Push To Talk was the talk of the telecoms town a decade ago. It never took off in Europe, but in America it soldiers on and could pick up with the launch of AT&T's next-generation service. Enhanced PTT, which runs on its AT&T's LTE network, will cost its subscribers an additional $5 a month, but the data used for the VoIP-based …
Was PTT even enabled in the UK? I would love to use it, it could replace the annoying txt conversions you get into sometimes, much more useful when out and about, on a bike as well.
I used a version of it on UK Vodalone company phones in 2005/6. The people who wanted PTT turned it on and nominated up to 3 numbers, then it worked like a normal walkie talkie. Advantage was that blokes pulling cables in on site A could do so without bothering about people working a crane on site B. My phone didn't have a PTT button, so it was voice-operated.
$MEGACORP now uses O2, and no such thing is possible.
PMR radios have rather poor range, and Icom F3000 are expensive. PTT mobiles are a clever idea.
It was on a Palm Treo device that I got from Orange years back. Must have been a while ago though as it was one of the PalmOS versions.
The idea is to let employers speak to their staff
Back in the '90s I was building research ships. A standard fitment there was 'talkback' - a Public Address system covering all the working spaces, with microphones all over the place. Anyone could report a buoy launched, or warn of winch failure, and everyone would know.
Then the project got taken over by an Ex-RN commander. The ships he built had microphones only on the Bridge. When challenged about the impracticallity of it, he replied "People on the back deck have to do what they are told.

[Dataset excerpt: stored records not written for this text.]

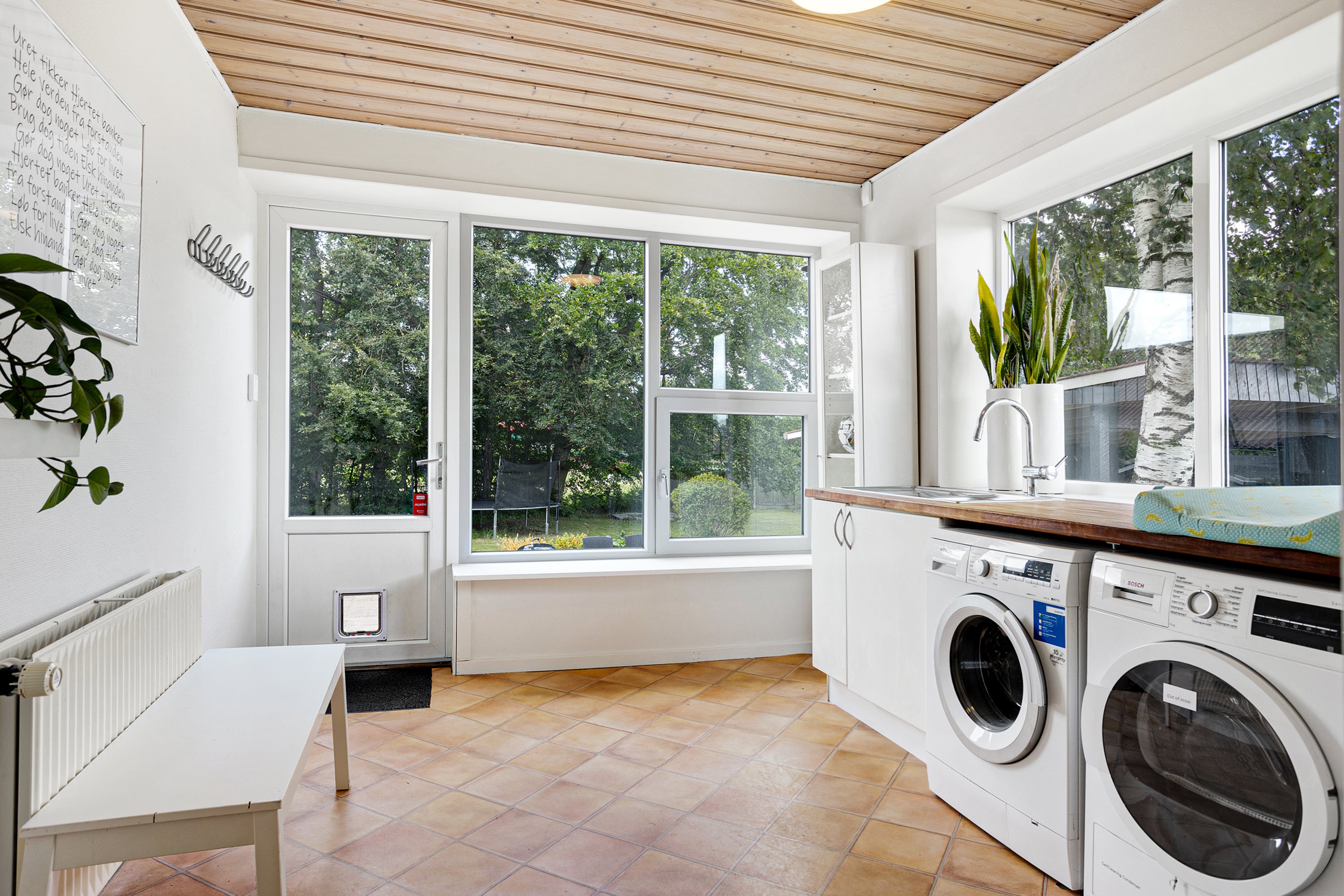 Fremhævet bryggers billede i fuldskærmstilstand. Billede af Primulavej 11, 9750 Østervrå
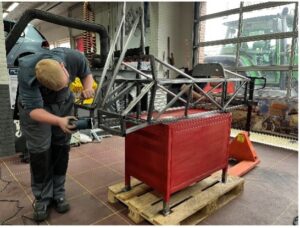 Project Greenkart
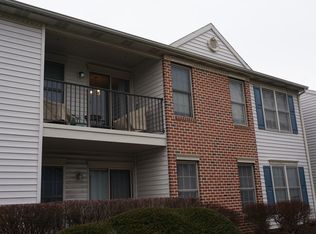 5401 Oxford Dr APT 14, Mechanicsburg, PA 17055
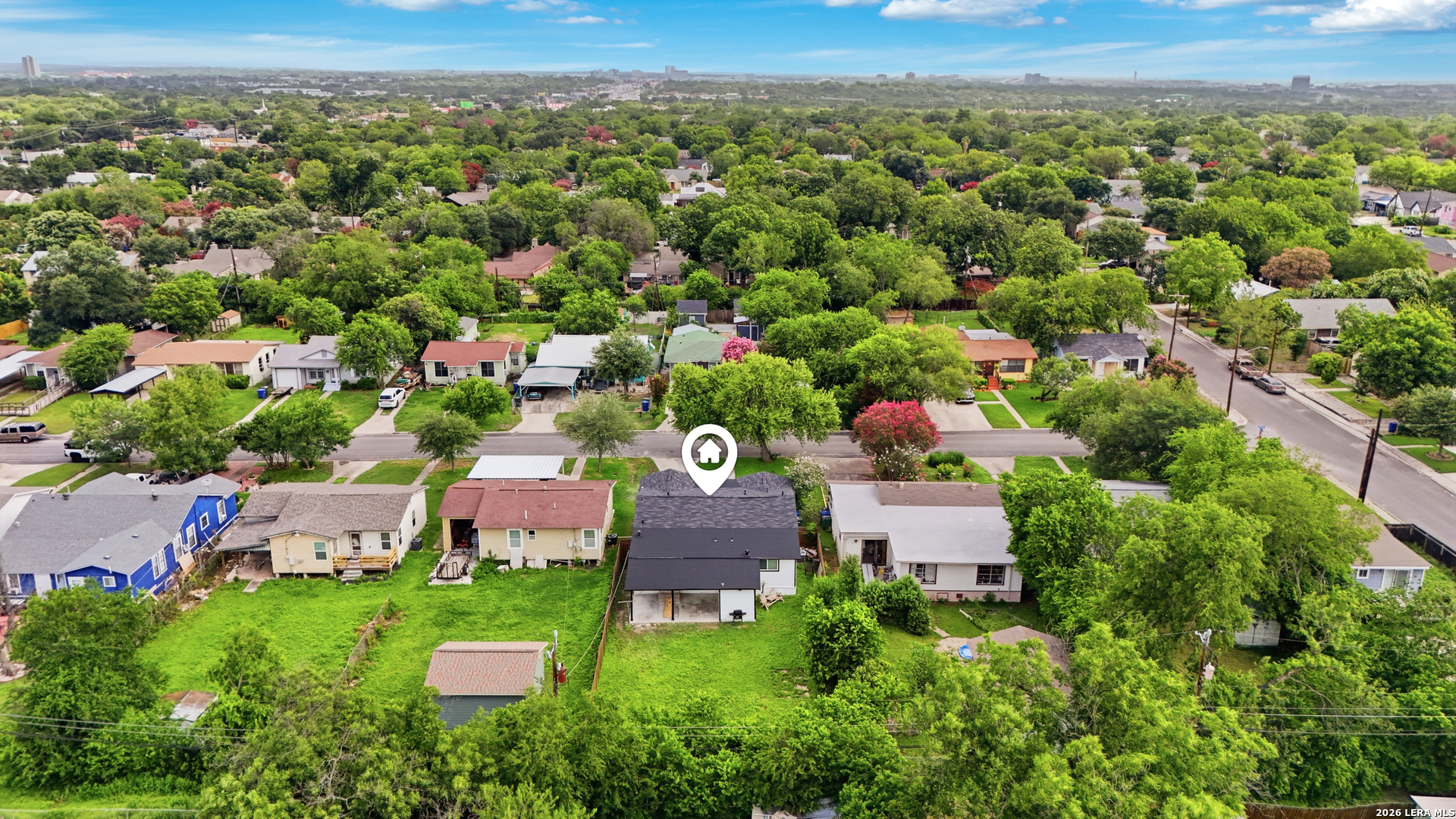 414 Clower San Antonio TX 78212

They have nothing worthwhile to say about it".
The only experience I've had....
With PTT was the infamous screen, "Use of PTT will incur additional costs. Cancel/Accept?" when accidentally hitting one of the unreassignable buttons on the phone. Somehow, I doubt that's going to change much, other than being an accidental app or swipe instead.
3G better than GSM for PTT
I heard that call setup times were too slow on GSM, and the PTT technique is far more suited to 3G/4G - hence why it never really caught on in Europe?

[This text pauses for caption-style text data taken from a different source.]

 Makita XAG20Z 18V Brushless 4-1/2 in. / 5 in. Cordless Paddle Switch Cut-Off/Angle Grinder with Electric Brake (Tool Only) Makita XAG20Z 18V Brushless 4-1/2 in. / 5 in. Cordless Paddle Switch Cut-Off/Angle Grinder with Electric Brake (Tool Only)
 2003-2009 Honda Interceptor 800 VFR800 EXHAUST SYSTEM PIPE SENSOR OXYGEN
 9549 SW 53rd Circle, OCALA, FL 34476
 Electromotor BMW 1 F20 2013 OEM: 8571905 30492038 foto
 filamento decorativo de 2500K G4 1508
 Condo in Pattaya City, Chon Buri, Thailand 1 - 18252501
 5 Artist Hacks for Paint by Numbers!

heaper than applyiing for a two-way licence and buying radio's
The network 'chat' feature is really a neat solution to situations where, in the past, an application would have to be made for a licence, the radio equipment purchased and all the accessories sourced.
Then, with your system set up you would find yourself in the frustrating situation where the range was insufficient. Even worse, is where you an see the distant point visually and yet be out of working communications range - happened to me when I was working on a system in New Delhi. Luckily we had a solution, using IFR test sets with RF Amplifiers!
Using a cellco is so practical from so many points it makes sense.
The traffic police in VietNam use the government owned cellco VNPT for it's two-way communications with dial-out landline available to every traffic cop.
Two way radios had their limitations...
First you had to deal with range. Then you had to deal with the fact that the spectrum was shared. That anyone could easily hear your conversations.
PTT over VOIP, would mean that your signal would not be transmitted in the clear. (Analog vs Digital is the first barrier) Voice isn't txt and then there is encryption. Sure someone could eavesdrop but its would take a lot of work or kit.
At the same time, since you're using a cell network you have a much greater range.
Also you carry a phone that is also a camera, and now a radio, so you still carry one device not many.
The only downside is that if there is an emergency, like a storm that knocks out the cell towers... you're screwed...
PTT could have been a great idea...
... but it was a failure in Europe because of the greediness of the operators, I suppose.
PTT was never a success in Europe because it doesn't work on GSM.
But it's true about American Telephone manners. My dad was proud of the conciseness of his telephone conversations -- no introduction, no prologue, no conclusion no epilogue.
Not just the boss talking to his employees -- this was what he learned as the employee talking to his boss.
He moved to a foreign country where his friends tried to teach him proper telephone manners by being rude to him.